SPREAD BETTING IMPACT MACROECONOMIC DATA TO THE LIQUIDITY OF CALENDAR SPREAD

         
         Time to enter the macroeconomic data is always an important moment for all market participants. At that time, the market for which the specified concerned, there is a significantly increased volume of orders. On the market there are the banks, hedge funds, corporations, speculation companies and individual traders. During the shows the important data outrights (ie the underlying - for example, oil and S & P500 ) carry significant moves. Not once they reach 100 pips in a matter of seconds or minutes. Sometimes its directional movements - only one way. Other times you can watch the traffic up and for a moment the same downward movement. Scenarios can be different.
     

           For Future Traders on calendar spreads time of economic data is also very important. Frequently at this time on the market begins to significantly increased liquidity. It is very important that, despite the increased liquidity, market volatility has not increased significantly. This is very good information for traders and speculators.
          Experienced trader on the spreads markets during the shows of macroeconomic data puts the orders in the market trying to take advantage of liquidity, which increases at this time.They not running away from the market before the fear that the market will perform big moves up or down.

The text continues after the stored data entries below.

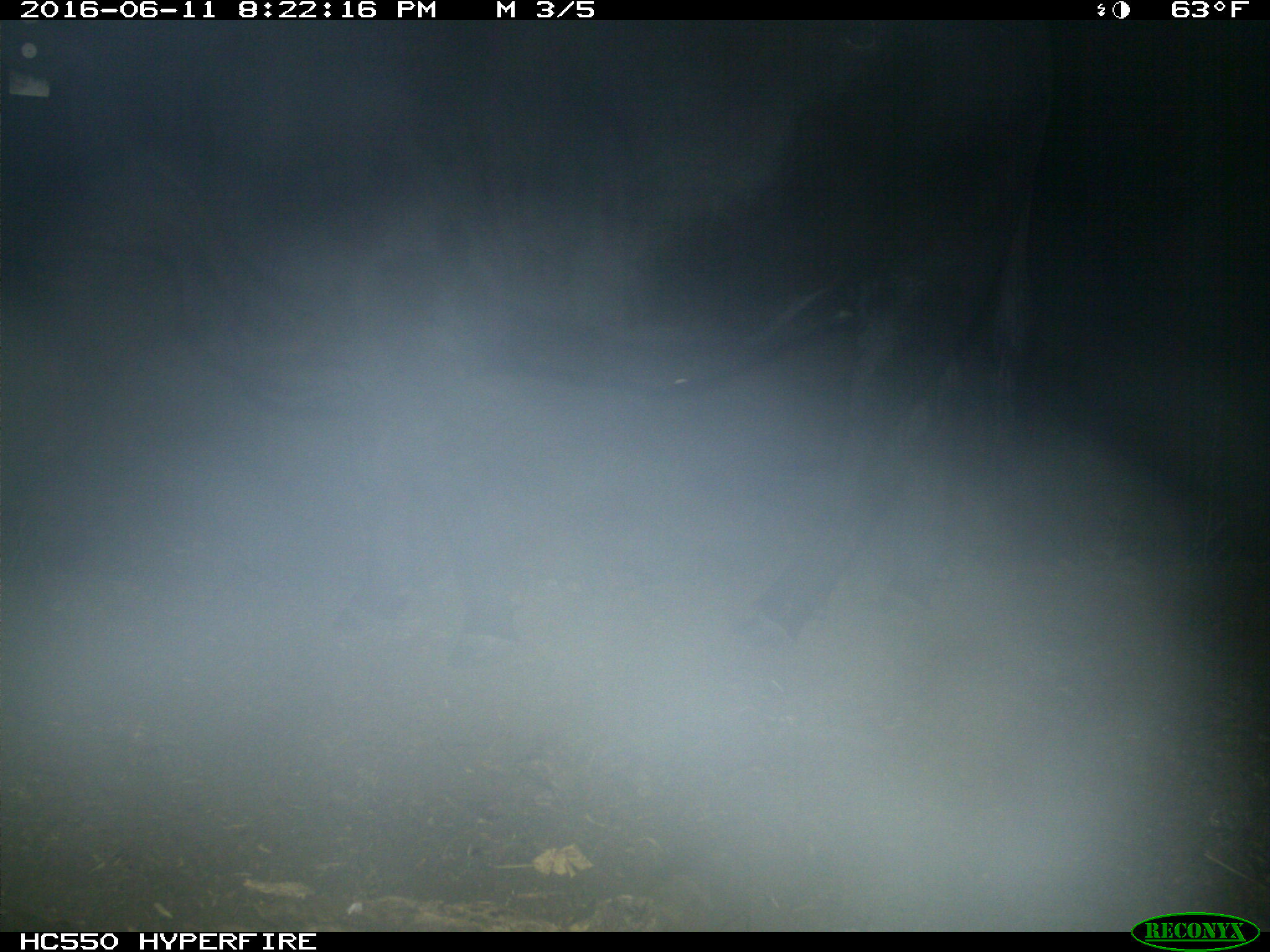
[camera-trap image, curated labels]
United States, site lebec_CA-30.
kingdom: Animalia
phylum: Chordata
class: Mammalia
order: Artiodactyla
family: Bovidae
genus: Bos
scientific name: Bos taurus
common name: domestic cow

Most movements are small - market is still trading in narrow rang and trader using the using the high volume turns futures bid/offer.
   

            Due to the rise liquitity significantly increases the chance of entry into and exit from the positions. When a calendar spread continues to move in the range of 3 - 4 pips despite the enormous growth in the volume, on the market we can place large orders to turn contract with one pips profit. Frequently during major economic data specific instrument can be turned several times within a few minutes of increased volume. The most favorable situation is when spread trading in the two points. Then the trader places the orders bid / offer and waits when liquidity will allow him to get the bid and offer (or vice versa). Turning the instrument several times a high lots can be very profitable.

           The picture below shows the orders window (without queue).